#Native Disk Persistence
##Persisting data regions to disk
Geode ensures that all the data you put into a region configured for persistence will be written to disk in a way that it can be recovered the next time you create the region. This allows data to be recovered after a machine or process failure or after an orderly shutdown and restart of Geode.
A Geode cache can host multiple regions and any of them can be made persistent. Unlike a traditional database management system, with Geode, the application designer makes a conscious decision as to which data sets should be in memory, which should be stored on disk, how many copies of data should be available at any time across the distributed system, etc. This granular control permits the application designer to evaluate the trade offs between memory-based performance and disk-based durability.
Geode uses a shared-nothing disk persistence model. No two cache-members share the disk files during writing. This permits Geode applications to be deployed on commodity hardware and still achieve very high throughput.
All persistence writes are performed initially to an operation log (the term oplog is used throughout this article) by appending to the oplog. If synchronous persistence is configured then these appends will be flushed from the Java VM's heap to the file system buffer before the write operation completes. Flushing completely to disk is not done in order to provide better performance. It is not needed in most use cases with Geode because multiple copies of the data are kept in memory using Geode replication.

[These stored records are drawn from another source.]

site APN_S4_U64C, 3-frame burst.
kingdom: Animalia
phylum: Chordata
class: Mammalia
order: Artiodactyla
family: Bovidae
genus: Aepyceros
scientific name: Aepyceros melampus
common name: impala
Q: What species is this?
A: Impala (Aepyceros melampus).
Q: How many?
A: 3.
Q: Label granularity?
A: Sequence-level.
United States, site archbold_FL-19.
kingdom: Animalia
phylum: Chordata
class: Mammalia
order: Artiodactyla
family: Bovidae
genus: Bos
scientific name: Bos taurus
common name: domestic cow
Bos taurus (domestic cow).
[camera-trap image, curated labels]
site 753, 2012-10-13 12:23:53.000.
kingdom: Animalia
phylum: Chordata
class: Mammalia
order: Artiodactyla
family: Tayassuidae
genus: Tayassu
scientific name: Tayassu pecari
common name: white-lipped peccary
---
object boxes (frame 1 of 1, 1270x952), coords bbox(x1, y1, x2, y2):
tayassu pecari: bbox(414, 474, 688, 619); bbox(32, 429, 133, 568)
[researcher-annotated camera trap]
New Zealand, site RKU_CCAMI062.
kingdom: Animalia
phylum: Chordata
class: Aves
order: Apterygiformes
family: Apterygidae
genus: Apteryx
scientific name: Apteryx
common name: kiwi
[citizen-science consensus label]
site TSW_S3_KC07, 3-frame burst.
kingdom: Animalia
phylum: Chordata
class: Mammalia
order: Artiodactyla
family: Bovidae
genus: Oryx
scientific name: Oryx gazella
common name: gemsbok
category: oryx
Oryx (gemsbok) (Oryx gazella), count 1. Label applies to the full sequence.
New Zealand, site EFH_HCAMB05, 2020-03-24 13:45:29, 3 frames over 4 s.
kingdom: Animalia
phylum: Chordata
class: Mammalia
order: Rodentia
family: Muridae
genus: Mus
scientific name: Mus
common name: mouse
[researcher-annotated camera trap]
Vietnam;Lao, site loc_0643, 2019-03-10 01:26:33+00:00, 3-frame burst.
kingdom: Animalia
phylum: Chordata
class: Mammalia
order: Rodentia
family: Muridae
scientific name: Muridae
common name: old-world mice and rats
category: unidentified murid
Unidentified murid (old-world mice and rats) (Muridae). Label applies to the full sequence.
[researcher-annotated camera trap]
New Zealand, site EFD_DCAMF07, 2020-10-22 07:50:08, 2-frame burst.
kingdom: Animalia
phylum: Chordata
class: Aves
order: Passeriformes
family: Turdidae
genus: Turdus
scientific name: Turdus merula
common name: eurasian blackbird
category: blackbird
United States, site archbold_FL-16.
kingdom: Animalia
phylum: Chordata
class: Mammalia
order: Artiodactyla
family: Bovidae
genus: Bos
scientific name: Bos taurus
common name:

An example use case for synchronous persistence is when a data set being stored in Geode is not managed anywhere else (at least for a period of time). For instance, in financial trading applications, the orders coming from customers could arrive at a much higher rate than the database can handle and Geode would be the only data repository to manage the durability of the data. The data might be replicated to a data warehouse, but multiple applications are dependent on the data being available at all times in the data fabric. Here, it might make sense to synchronously persist the data to disk on at least one node in the distributed system.
Persistence can also be configured to be asynchronous. In this mode, changes will be buffered in memory until they can be written to disk. This means that a configurable amount of data may be lost if the system crashes, but it provides greater performance for applications where the data loss is tolerable. An example use case for asynchronous persistence is when Geode is used for session state management. The session state across thousands of users might change very rapidly and you need the extra speed that asynchronous writes give you.
You can use persistence in conjunction with overflow to keep all of your data on disk, but only some of it in memory.
An alternative to persistence is a partitioned region with redundancy. The redundancy ensures that you do not lose data even when you have a node fail or a VM crash. However if all the nodes are taken down you must have a way to reload the data. Persistence takes care of this problem by recovering the data at startup from the disk.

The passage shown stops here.